Okanagan Skaha school board chair responds to Summerland proposal
By Steve Arstad
Okanagan Skaha School District Board Chair Linda Van Alphen.
Image Credit: Contributed
September 19, 2016 - 4:34 PM
PENTICTON - A new concept for school administration put forward by the District of Summerland recently has raised some concerns.
Okanagan Skhaha school board chair Linda Van Alphen says the trustees have several concerns about the proposal, which would see the municipality take over administrative services of Summerland’s schools.
The proposal, released last week, would see a school board model similar to that which existed prior to amalgamation of the Penticton and Summerland school boards in 1996.
Van Alphen says School District 67 is currently involved in a pilot project with the City of Penticton, the Regional District of Okanagan Similkameen and the District of Summerland to investigate services each organization might have expertise in order to share with each other to create efficiencies and save money.
Partial funding is being provided by the province in the amount of $50,000 and a Request for Proposal for a project coordinator will be closing soon.

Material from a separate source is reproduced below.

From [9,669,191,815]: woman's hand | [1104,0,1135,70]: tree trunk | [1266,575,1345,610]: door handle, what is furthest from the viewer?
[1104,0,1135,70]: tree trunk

Van Alphen says senior staff from all four organizations have been discussing the project since last spring. She says the board is aware Summerland took the proposal to Community, Sport and Cultural Development Minister Peter Fassbender in July.
“The lack of response from the ministry might have said something to Summerland municipal council about the merit of the proposal,” Van Alphen says.
She also notes the British Columbia School Trustees Association and the Union of B.C. Municipalities intend to sign a memorandum of understanding at the upcoming convention which will define the separate roles “in strong language” of educational boards and municipal councils. Van Alphen says the reason behind the memorandum stems from “political interference” when municipal councils in Summerland and Osoyoos vocalized their displeasure with the school closure announcements earlier this year.
Van Alphen says the board has enjoyed mutually collaborative relationships with local municipal councils for years, adding the hope is to continue those relationships.
"Summerland municipal council feel they would be better at navigating the complexity of school district financing and administration, but they say little about submitting an annually balanced budget,” Van Alphen says, noting school boards can’t raise taxes to cover budget shortfalls like municipal councils can.